▶ **INSTRUCTIONS TO FOLLOW**
What is needed is an exact copy of the entries below, from the line that contains "What is the distance, from" through the final line, both included, and nothing else.

▶ **AVAILABLE RECORDS**
►

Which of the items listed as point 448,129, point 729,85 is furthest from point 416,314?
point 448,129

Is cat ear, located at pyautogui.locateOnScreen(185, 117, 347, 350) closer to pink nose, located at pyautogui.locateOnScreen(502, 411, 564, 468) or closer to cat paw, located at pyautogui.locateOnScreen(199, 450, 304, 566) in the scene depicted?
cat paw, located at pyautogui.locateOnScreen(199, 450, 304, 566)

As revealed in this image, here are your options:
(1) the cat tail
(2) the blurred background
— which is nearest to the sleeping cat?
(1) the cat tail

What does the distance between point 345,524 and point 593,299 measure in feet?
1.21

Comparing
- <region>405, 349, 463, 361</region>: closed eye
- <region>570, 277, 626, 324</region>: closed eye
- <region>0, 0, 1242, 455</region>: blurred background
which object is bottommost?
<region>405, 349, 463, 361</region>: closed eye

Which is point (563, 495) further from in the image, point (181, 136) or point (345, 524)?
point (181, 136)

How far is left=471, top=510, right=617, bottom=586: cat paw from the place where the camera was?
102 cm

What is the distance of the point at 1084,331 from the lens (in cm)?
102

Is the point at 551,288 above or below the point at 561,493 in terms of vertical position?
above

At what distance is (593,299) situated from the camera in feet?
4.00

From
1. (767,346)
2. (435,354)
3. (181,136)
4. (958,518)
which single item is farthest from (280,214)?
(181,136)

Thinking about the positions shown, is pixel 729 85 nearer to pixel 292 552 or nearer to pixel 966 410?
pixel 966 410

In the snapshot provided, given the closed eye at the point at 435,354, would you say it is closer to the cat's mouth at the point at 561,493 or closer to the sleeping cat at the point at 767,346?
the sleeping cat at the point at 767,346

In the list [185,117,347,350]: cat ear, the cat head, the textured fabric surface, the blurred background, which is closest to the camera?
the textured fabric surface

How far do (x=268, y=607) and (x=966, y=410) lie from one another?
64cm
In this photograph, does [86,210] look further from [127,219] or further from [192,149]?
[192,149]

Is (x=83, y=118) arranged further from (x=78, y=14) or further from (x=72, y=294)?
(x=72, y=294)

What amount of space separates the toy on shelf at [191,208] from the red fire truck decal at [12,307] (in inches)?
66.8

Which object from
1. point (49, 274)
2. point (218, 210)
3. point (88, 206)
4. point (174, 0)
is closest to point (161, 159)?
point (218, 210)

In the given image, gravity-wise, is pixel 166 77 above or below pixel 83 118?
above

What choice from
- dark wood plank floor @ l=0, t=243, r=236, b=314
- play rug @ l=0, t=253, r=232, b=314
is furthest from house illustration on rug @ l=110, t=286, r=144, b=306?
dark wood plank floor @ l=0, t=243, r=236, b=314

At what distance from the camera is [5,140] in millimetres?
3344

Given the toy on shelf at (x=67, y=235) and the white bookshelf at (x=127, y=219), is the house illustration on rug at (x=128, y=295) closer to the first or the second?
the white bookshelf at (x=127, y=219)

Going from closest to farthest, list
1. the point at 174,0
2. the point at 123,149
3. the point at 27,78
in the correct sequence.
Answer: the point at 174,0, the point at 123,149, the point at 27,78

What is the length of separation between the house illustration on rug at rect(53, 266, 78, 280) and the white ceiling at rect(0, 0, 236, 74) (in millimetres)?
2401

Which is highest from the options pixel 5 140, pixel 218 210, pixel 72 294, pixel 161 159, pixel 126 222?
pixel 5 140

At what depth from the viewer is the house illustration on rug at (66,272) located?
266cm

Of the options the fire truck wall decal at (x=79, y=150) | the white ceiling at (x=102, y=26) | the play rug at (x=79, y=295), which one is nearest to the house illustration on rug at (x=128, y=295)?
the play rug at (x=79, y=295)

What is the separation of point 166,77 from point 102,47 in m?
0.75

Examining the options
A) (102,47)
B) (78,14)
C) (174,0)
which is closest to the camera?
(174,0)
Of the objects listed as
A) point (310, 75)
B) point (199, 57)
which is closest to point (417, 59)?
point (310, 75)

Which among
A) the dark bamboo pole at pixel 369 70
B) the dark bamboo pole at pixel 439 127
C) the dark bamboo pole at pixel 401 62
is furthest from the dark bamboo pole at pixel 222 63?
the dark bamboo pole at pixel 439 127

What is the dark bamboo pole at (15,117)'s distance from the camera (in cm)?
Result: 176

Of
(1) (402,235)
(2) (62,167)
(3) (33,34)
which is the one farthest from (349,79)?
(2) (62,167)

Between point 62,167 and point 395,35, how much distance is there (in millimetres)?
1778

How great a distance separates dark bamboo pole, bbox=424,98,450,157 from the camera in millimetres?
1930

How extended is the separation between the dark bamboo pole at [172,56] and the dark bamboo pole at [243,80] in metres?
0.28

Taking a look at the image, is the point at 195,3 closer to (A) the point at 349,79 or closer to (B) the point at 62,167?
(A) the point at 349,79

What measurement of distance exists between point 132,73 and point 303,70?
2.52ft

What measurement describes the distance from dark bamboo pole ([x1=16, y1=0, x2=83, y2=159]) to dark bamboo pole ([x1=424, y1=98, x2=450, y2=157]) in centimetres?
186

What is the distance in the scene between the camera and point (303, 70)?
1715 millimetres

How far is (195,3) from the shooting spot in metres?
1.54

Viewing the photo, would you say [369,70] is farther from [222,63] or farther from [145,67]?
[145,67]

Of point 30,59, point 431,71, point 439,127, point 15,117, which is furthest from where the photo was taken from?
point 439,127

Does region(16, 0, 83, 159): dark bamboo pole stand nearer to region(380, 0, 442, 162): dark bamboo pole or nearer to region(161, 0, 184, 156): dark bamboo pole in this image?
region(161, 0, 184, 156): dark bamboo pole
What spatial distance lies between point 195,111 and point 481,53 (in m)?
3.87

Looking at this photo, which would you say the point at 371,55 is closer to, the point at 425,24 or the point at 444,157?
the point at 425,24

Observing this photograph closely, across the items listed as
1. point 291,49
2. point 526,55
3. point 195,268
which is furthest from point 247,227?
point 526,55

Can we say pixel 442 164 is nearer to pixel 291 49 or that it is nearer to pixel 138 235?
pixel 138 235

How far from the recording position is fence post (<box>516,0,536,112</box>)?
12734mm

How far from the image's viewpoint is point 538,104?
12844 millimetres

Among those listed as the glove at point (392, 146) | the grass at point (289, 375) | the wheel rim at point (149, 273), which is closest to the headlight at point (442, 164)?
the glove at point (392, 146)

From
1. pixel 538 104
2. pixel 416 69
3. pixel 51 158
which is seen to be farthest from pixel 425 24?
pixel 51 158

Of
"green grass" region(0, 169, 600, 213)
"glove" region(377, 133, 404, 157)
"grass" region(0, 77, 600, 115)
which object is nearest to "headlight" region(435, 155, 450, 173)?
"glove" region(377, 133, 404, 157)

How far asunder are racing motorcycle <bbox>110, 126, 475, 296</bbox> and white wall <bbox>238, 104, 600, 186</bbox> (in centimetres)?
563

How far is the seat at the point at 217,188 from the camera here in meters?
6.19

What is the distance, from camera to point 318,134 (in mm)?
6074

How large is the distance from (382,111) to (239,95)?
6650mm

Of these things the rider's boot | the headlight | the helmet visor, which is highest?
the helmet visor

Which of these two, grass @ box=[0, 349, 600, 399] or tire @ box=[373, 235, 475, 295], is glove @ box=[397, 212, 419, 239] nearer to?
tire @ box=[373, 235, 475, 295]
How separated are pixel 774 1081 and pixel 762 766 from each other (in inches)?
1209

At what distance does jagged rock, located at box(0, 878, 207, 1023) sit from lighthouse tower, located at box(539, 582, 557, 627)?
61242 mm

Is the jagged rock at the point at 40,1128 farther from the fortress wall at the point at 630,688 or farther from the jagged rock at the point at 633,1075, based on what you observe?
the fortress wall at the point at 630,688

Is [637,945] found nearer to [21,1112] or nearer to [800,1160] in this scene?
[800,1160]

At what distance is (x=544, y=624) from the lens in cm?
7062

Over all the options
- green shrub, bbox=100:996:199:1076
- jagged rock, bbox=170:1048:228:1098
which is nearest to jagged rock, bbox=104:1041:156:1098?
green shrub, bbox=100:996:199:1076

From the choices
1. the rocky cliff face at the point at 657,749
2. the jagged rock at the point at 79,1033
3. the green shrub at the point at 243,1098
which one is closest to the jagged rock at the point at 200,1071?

◄

▶ **RESULT FOR THIS TASK**
What is the distance, from camera to point 318,134 (in mm)?
6074

How large is the distance from (382,111) to (239,95)?
6650mm

Of these things the rider's boot | the headlight | the helmet visor, which is highest?
the helmet visor

Which of these two, grass @ box=[0, 349, 600, 399] or tire @ box=[373, 235, 475, 295], is glove @ box=[397, 212, 419, 239] nearer to?
tire @ box=[373, 235, 475, 295]
How separated are pixel 774 1081 and pixel 762 766 from each other (in inches)?
1209

At what distance does jagged rock, located at box(0, 878, 207, 1023) sit from lighthouse tower, located at box(539, 582, 557, 627)?
61242 mm

Is the jagged rock at the point at 40,1128 farther from the fortress wall at the point at 630,688 or farther from the jagged rock at the point at 633,1075, based on what you observe?
the fortress wall at the point at 630,688

Is [637,945] found nearer to [21,1112] or nearer to [800,1160] in this scene?
[800,1160]

At what distance is (x=544, y=624) from the lens in cm?
7062

Over all the options
- green shrub, bbox=100:996:199:1076
- jagged rock, bbox=170:1048:228:1098
which is nearest to jagged rock, bbox=104:1041:156:1098?
green shrub, bbox=100:996:199:1076

From the choices
1. the rocky cliff face at the point at 657,749
2. the jagged rock at the point at 79,1033
3. the green shrub at the point at 243,1098
which one is closest to the jagged rock at the point at 200,1071?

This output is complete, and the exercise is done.